▶ _Assigned task_
Pull every line containing "point" out of the material below.

---

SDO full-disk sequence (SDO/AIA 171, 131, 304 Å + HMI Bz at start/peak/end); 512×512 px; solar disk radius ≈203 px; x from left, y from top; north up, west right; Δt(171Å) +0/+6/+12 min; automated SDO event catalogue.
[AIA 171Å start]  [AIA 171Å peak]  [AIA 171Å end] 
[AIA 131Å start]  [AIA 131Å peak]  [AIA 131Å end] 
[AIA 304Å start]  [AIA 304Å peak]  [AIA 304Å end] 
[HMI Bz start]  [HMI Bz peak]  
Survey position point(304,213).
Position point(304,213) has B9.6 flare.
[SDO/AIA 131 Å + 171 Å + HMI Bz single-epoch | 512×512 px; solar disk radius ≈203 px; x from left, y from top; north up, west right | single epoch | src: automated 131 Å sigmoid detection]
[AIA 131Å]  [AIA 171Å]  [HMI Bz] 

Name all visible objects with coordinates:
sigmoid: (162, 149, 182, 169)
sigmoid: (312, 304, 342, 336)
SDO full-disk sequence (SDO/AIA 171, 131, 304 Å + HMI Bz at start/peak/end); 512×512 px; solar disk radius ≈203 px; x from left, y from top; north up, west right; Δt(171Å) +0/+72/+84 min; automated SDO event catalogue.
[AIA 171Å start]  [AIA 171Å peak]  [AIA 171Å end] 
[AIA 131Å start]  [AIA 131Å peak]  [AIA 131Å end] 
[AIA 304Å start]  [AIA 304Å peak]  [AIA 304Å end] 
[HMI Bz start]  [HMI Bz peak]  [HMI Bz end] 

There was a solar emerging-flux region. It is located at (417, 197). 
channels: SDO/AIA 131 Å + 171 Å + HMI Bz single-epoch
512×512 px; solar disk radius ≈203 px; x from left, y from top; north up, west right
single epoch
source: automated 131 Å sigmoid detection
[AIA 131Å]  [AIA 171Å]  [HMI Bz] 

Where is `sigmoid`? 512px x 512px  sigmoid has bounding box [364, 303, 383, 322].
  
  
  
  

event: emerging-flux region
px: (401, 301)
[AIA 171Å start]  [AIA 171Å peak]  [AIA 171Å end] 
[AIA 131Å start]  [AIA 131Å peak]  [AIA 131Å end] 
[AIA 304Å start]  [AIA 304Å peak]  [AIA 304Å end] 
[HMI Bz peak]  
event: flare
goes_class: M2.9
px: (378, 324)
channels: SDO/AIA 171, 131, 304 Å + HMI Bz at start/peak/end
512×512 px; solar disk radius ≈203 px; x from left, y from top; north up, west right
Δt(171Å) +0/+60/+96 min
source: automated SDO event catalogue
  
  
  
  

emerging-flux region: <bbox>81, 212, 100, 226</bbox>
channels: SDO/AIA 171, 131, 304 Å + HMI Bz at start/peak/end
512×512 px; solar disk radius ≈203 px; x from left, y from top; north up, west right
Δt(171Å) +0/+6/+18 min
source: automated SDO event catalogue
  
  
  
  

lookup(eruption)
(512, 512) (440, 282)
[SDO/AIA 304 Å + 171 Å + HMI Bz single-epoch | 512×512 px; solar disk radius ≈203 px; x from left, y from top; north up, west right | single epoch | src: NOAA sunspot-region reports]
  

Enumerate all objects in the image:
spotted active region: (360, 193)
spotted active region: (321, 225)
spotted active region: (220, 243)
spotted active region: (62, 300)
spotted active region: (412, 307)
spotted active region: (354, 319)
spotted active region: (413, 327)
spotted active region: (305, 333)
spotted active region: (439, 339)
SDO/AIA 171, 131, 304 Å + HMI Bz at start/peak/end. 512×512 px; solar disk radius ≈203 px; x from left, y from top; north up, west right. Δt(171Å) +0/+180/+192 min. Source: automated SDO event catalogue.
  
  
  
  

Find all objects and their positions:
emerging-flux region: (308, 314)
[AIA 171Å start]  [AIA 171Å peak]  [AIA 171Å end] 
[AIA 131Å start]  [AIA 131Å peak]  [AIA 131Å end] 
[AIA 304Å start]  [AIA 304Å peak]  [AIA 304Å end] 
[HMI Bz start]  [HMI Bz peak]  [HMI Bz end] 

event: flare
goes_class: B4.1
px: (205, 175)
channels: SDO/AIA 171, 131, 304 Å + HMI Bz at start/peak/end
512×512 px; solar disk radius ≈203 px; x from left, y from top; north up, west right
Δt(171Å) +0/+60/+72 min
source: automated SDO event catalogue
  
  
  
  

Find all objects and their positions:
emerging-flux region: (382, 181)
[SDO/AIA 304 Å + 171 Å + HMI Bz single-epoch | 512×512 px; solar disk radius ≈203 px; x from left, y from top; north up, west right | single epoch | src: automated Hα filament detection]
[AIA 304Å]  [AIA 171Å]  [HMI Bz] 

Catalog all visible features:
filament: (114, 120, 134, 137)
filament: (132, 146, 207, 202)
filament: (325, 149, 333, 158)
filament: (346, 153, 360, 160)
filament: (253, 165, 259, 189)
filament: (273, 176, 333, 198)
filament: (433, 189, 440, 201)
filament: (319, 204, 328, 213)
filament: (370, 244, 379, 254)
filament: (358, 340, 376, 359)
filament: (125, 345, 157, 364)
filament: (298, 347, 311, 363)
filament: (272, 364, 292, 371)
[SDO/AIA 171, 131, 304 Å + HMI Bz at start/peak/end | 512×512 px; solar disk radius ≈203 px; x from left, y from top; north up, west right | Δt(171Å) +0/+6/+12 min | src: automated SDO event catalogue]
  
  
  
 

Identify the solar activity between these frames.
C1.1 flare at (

---

▶ _Solution for this problem_
Survey position point(304,213).
Position point(304,213) has B9.6 flare.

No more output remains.